Explain the difference between accounting(Book) value
and market value.
- The book value of an asset is its original purchase cost,
adjusted for any subsequent changes, such as for impairment or
depreciation. Market value is the price that could be obtained by
selling an asset on a competitive, open market.
- Book Value is a recorded historical cost whereas market value
is based on the perceived supply and demand for an asset, which can
vary constantly.
- Book Value is the actual worth of an asset of the company
whereas Market Value is just a projected value of the firm’s or
asset’s worth in the market.
- Book Value is equal to the value of the firm’s equity.
Conversely, Market Value shows the current market value of the firm
or any asset.
- Book Value changes annually, but Market Value changes every
next moment.
- For the calculation of book value, only tangible assets are
taken into consideration, but market value considers both tangible
as well as intangible assets.
- Book Value is always readily available, however, the projection
of market value on the current market price of a single share, it
is not readily available.
- When the book value is greater than the market value there is
profit, but if the book value is less than the market value there
is a loss. However, if these two values coincide, there is a
situation of no profit no loss for the company.

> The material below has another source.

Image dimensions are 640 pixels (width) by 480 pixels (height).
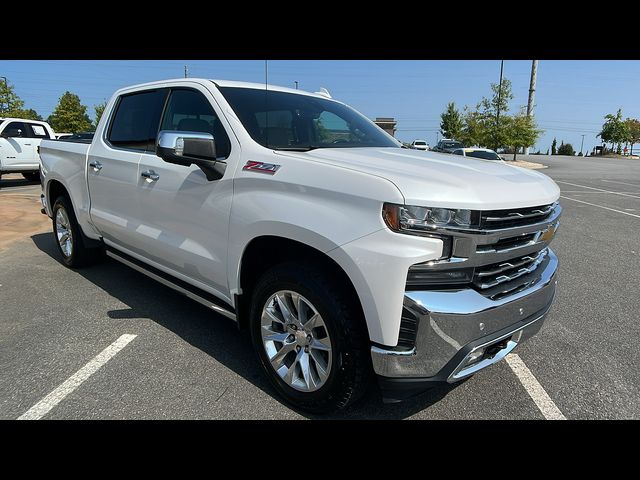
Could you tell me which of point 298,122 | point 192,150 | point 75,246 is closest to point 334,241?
point 192,150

Which is more important to the financial manager?
Why?
- The accounts on the balance sheet are generally carried at
historical cost, not market values.
- Although the book value of the current assets and the
liabilities may closely approximate market values, the same cannot
be said for the rest of the balance sheet accounts.
- Market values are more relevant as they reflect today's values
whereas the balance sheet reflects historical costs as adjusted by
various accounting methods.
- To determine the current value of a firm, and it’s worth to the
shareholders, financial managers must monitor market values.